BEGIN Supplied text
Designer Jaclyn Hodes's eco friendly line developed, well, organically.

“Of course I didn’t know what I was getting into, but maybe that’s the only way to really get into things,” admits designer Jaclyn Hodes in what sounds like a romantic, coming-of-New-Age story on how she started her earth-conscious fashion label AWAVEAWAKE in the fall of 2012.  Just a year prior, Hodes’s life was in retrograde; disappointed in work and in love, she abandoned her native New York City, where she worked as a stylist and fashion editor since graduating from Sarah Lawrence, and relocated to New Mexico.

In the desert, during a week-long Kundalini Yoga retreat that entailed white tantric meditations; mantras; the moving colors of the landscape; the stillness and vibrations; a veggie diet; Jaclyn came up with the idea for an earth-conscious sustainable clothing line that would use natural fabrics and dyes, but most importantly which would delicately align her work, aesthetic and beliefs into one concrete vision. “I knew I had to contribute something new, to honor the earth and be in step with the times,” says Hodes back home in her Manhattan apartment, where her waist-length brown hair at times touches the floor as she sits Indian style.
END Supplied text
### Goal of the exercise
Answer these questions using the article about designer Jaclyn Hodes:
1. In what season and year did Hodes start her label AWAVEAWAKE?
2. To which state did she relocate after leaving New York City?
3. How long was the Kundalini Yoga retreat she attended in the desert?
BEGIN Data shown
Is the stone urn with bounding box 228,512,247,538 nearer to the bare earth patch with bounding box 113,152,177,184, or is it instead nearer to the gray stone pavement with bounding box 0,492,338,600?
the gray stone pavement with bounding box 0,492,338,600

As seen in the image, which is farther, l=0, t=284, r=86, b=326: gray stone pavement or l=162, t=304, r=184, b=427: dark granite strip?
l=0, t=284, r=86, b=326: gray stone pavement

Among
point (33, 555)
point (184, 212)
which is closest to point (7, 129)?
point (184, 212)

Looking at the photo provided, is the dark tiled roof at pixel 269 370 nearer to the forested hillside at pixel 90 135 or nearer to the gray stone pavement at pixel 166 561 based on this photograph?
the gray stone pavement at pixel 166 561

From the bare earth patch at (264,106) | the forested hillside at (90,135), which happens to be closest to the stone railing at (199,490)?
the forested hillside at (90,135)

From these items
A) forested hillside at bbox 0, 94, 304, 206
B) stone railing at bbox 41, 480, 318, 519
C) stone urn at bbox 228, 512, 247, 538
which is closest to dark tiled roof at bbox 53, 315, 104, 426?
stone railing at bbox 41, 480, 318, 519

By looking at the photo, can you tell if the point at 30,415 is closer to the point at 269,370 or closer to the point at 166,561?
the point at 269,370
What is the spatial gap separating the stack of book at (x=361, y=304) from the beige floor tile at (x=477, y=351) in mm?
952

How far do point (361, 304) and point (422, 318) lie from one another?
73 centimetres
END Data shown
### Answer below
1. The fall of 2012
2. New Mexico
3. A week